Krivaja Zavidovići
- Full name: Nogometni klub Krivaja Zavidovići
- Founded: 22 June 1919; 107 years ago
- Ground: Gradski Stadion
- Capacity: 1,000
- Chairman: Adnan Haćimić
- Manager: Goran Brašnić
- League: Second League of FBiH Center
- 2025–26: Second League of FBiH Center, 3rd
| Home colours | Away colours |

= NK Krivaja Zavidovići =

Nogometni klub Krivaja Zavidovići (Football Club Krivaja Zavidovići, short NK Krivaja) is a professional football club based in Zavidovići, Bosnia and Herzegovina that competes in the Second League of the Federation of Bosnia and Herzegovina.

==History==
The club was founded in 1919 and thus became the first sports club in the town of Zavidovići.
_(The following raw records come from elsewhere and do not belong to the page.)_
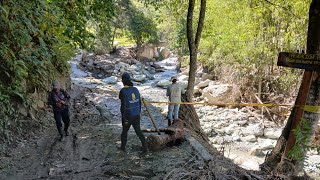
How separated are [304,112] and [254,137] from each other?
871cm

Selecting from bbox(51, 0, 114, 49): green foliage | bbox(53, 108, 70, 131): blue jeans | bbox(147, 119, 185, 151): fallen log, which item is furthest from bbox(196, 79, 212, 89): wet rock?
bbox(53, 108, 70, 131): blue jeans

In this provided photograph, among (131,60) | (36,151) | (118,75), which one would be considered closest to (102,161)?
(36,151)

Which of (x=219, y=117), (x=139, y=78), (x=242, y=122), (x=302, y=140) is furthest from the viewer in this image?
(x=139, y=78)

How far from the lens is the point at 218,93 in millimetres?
17891

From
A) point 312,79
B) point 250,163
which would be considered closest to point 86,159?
point 312,79

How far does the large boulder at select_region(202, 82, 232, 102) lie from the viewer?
17.7 meters

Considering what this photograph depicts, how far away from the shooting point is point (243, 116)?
51.9 feet

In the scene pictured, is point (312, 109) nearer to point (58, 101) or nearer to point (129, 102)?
point (129, 102)

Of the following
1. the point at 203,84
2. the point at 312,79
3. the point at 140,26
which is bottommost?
the point at 203,84

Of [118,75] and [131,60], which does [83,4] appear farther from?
[131,60]

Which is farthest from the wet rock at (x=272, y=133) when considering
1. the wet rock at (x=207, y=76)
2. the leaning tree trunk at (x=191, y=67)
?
the wet rock at (x=207, y=76)

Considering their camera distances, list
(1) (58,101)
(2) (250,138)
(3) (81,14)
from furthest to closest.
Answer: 1. (2) (250,138)
2. (3) (81,14)
3. (1) (58,101)

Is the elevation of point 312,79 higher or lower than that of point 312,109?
higher

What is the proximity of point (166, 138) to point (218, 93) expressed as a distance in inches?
448
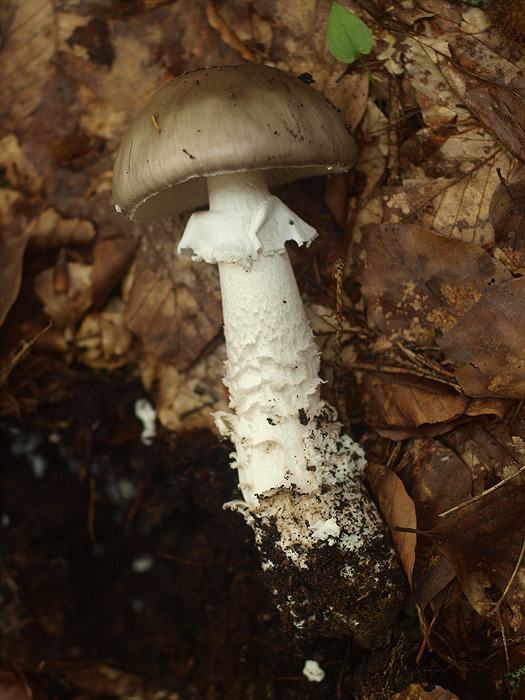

An urban legend states that the first club meeting was held in local resident Mamil Musafija's restaurant. In the pre-Second World War period from the early 1930s until the Axis invasion of the Kingdom of Yugoslavia, the club was considered among the best in Bosnia and Herzegovina. After the end of the Second World War the club was reestablished and took part in lower levels of the Yugoslav league system. After the independence of Bosnia and Herzegovina, Krivaja has competed in the second and third-tier.

Krivaja is a regular member in the Second league of Federation of Bosnia and Herzegovina (third-tier).